Após a conclusão do julgamento dos assassinos confessos da vereadora Marielle Franco e de seu motorista Anderson Gomes, ocorrido na Justiça do Rio de Janeiro, o processo que investiga os possíveis mandantes do crime também se aproxima da conclusão no Supremo Tribunal Federal (STF).
Na quinta-feira, os ex-policiais militares Ronnie Lessa e Élcio de Queiroz foram condenados a 78 anos e 59 anos de prisão, respectivamente. Os dois fecharam acordos de delação premiada e confessaram a participação no crime.
Já no STF são cinco réus: o conselheiro do Tribunal de Contas do Rio (TCE-RJ) Domingos Brazão, o deputado federal Chiquinho Brazão (Sem partido-RJ), o ex-chefe da Polícia Civil do Rio Rivaldo Barbosa, o policial militar Ronald Paulo Alves Pereira e o ex-assessor do TCE Robson Calixto da Fonseca. Todos negam a participação no crime e se dizem inocentes.

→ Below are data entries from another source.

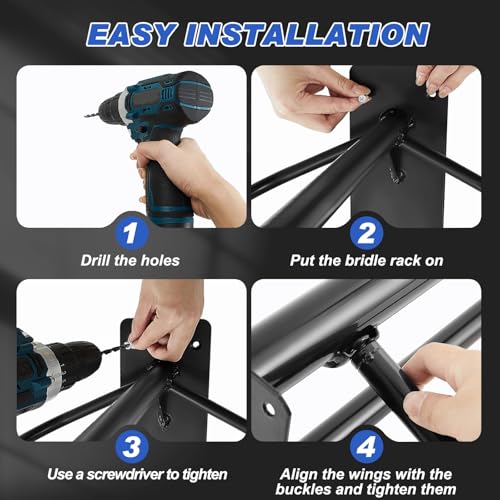 EASY INSTALLATION

1
Drill the holes

2
Put the bridle rack on

3
Use a screwdriver to tighten

4
Align the wings with the buckles and tighten them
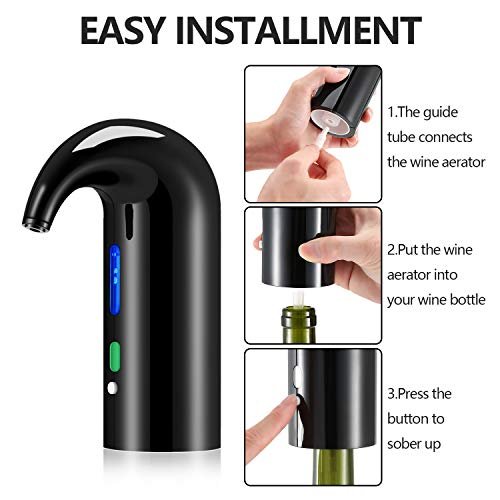 EASY INSTALLMENT

1.The guide tube connects the wine aerator

2.Put the wine aerator into your wine bottle

3.Press the button to sober up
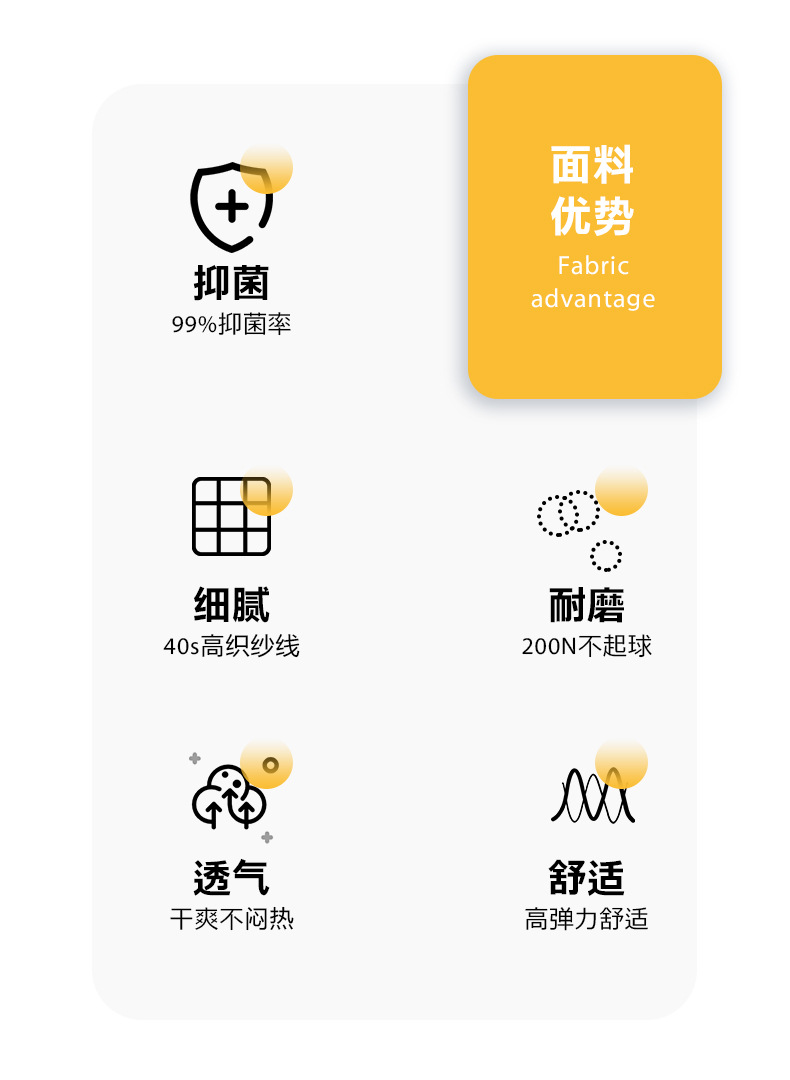 抑菌
99%抑菌率

面料
优势
Fabric
advantage

细腻
40s高织纱线

耐磨
200N不起球

透气
干爽不闷热

舒适
高弹力舒适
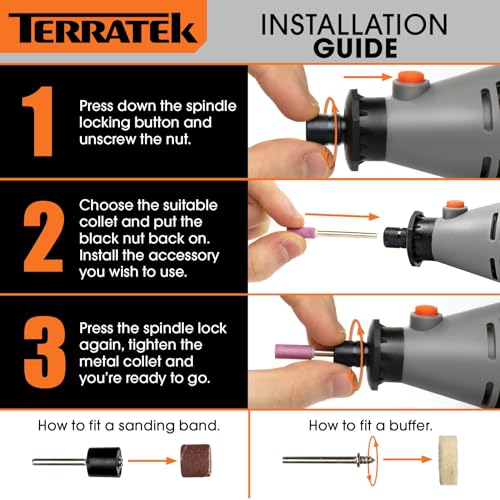 TERRATEK

INSTALLATION GUIDE

1

Press down the spindle locking button and unscrew the nut.

2

Choose the suitable collet and put the black nut back on. Install the accessory you wish to use.

3

Press the spindle lock again, tighten the metal collet and you're ready to go.

How to fit a sanding band.

How to fit a buffer.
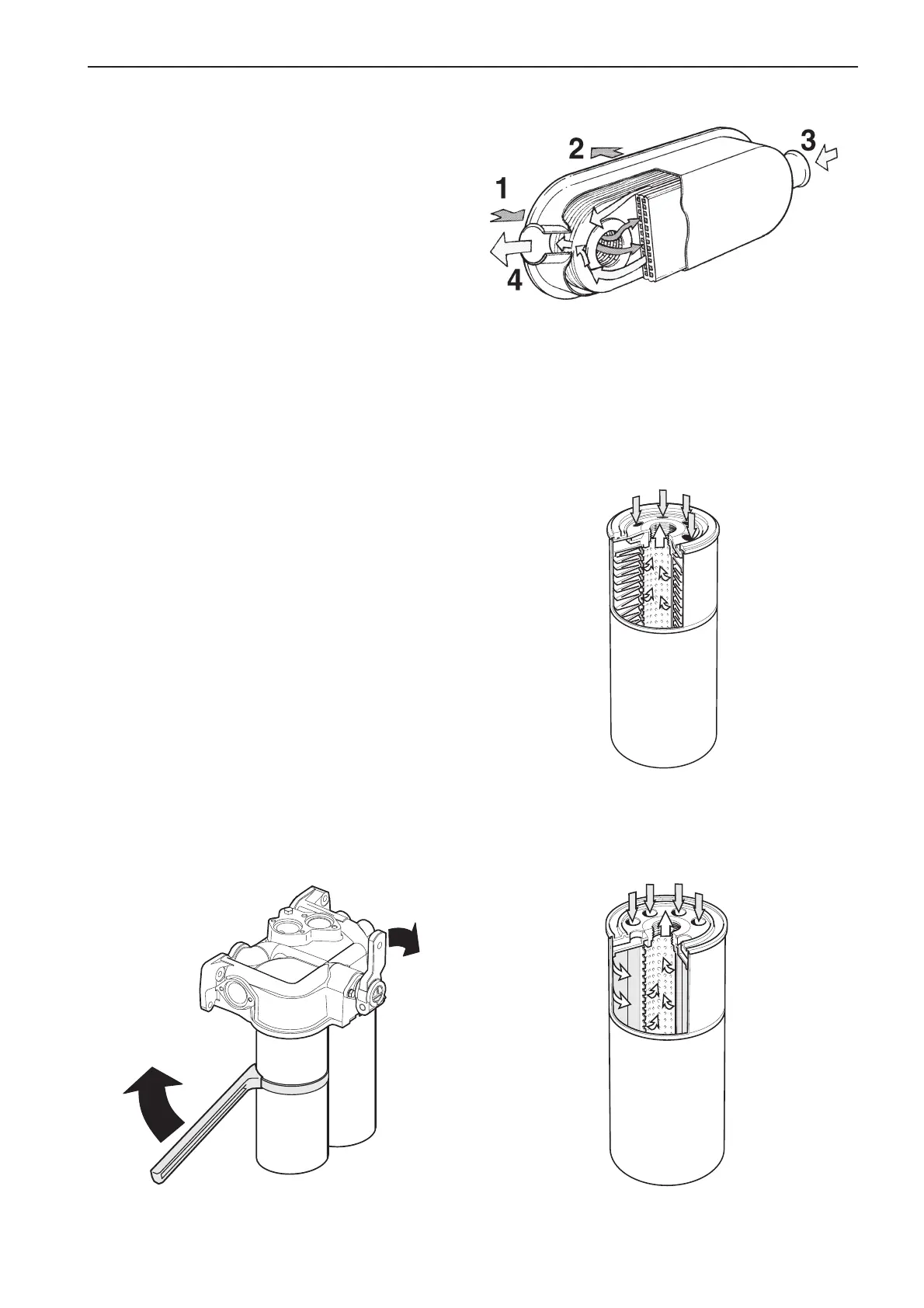 2
3
1
4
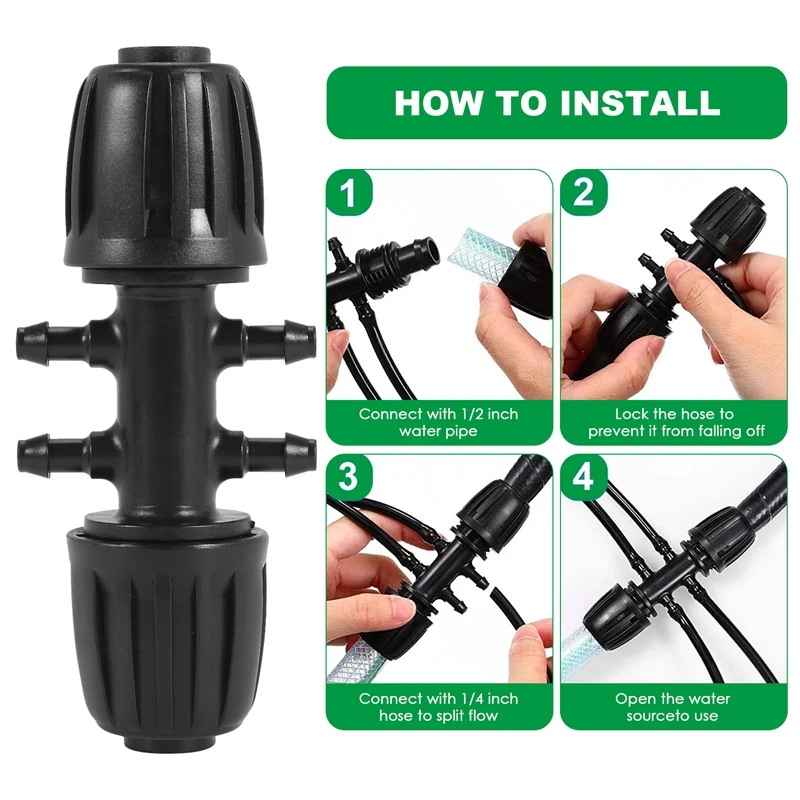 HOW TO INSTALL

1

Connect with 1/2 inch water pipe

2

Lock the hose to prevent it from falling off

3

Connect with 1/4 inch hose to split flow

4

Open the water sourceto use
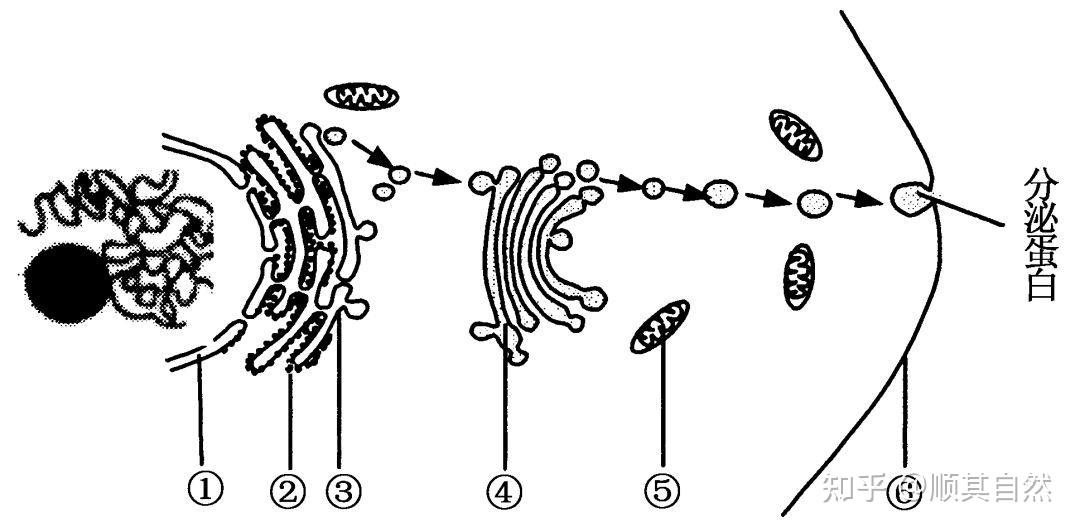 分泌蛋白

① ② ③ ④ ⑤ ⑥

知乎 @顺其自然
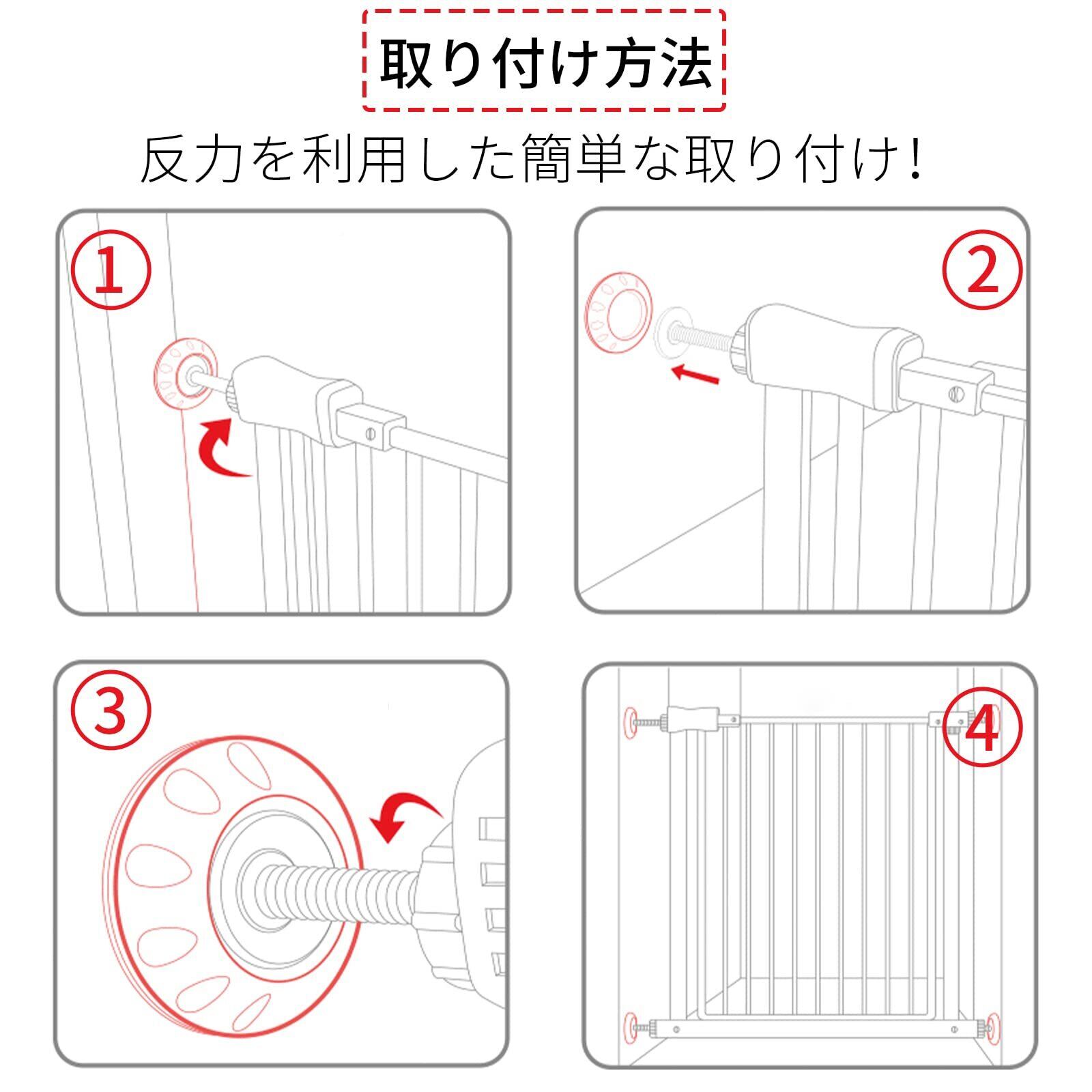 取り付け方法

反力を利用した簡単な取り付け!

①

②

③

④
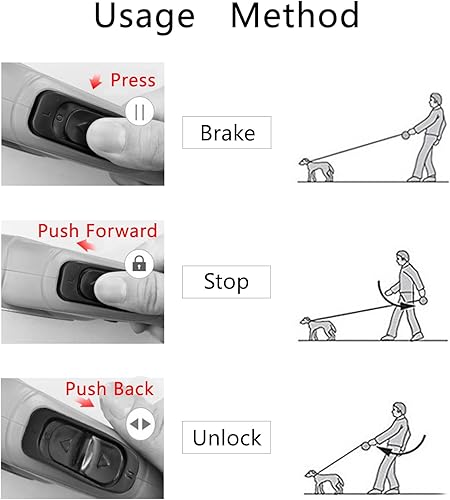 Usage Method

Press

Brake

Push Forward

Stop

Push Back

Unlock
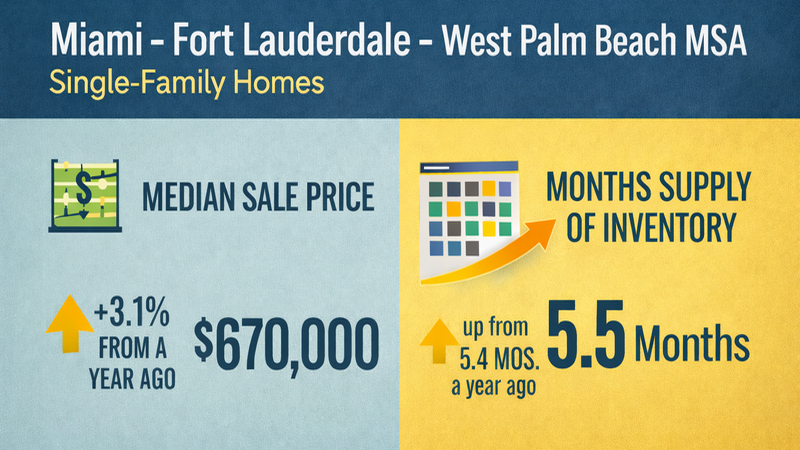 Miami - Fort Lauderdale - West Palm Beach MSA
Single-Family Homes

$

MEDIAN SALE PRICE

+3.1% FROM A YEAR AGO

$670,000

MONTHS SUPPLY OF INVENTORY

up from 5.4 MOS. a year ago

5.5 Months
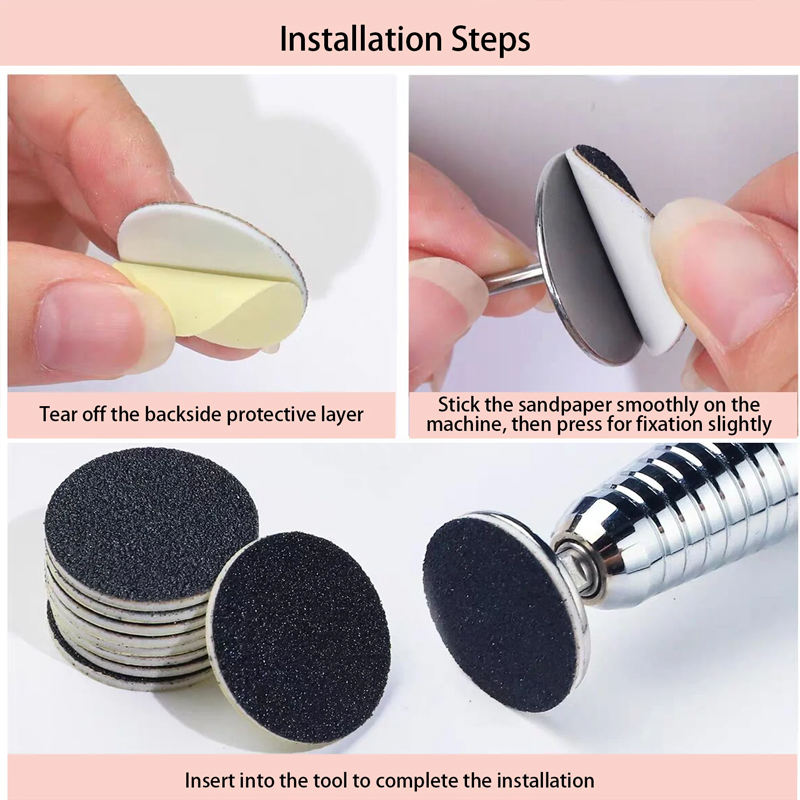 Installation Steps

Tear off the backside protective layer

Stick the sandpaper smoothly on the machine, then press for fixation slightly

Insert into the tool to complete the installation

Os irmãos Brazão, Rivaldo e major Ronald foram denunciados por homicídio qualificado contra Marielle e Anderson, além de tentativa de homicídio contra a assessora Fernanda Chaves, que sobreviveu. Já os Brazão e Fonseca, conhecido como Peixe, foram denunciados por organização criminosa.
Na terça-feira, foi encerrada a fase da instrução da ação penal, com o depoimento das testemunhas de acusação e de defesa e dos cinco réus. Agora, tanto a Procuradoria-Geral da República (PGR) quanto as defesas poderão pedir diligências, para as coletas de novas provas.
Após a realização dessas diligências, o relator, ministro Alexandre de Moraes, vai abrir o prazo para as alegações finais. Em seguida, a PGR apresenta suas conclusões. Com isso, o julgamento já pode ser marcado. A expectativa é que isso ocorra no primeiro semestre de 2025.
As ações penais que tramitam no STF são julgadas nas turmas, compostas por cinco ministros cada, e não no plenário. Neste caso, fazem parte da Primeira Turma, além de Moraes, os ministros Cristiano Zanin, Cármen Lúcia, Flávio Dino e Luiz Fux.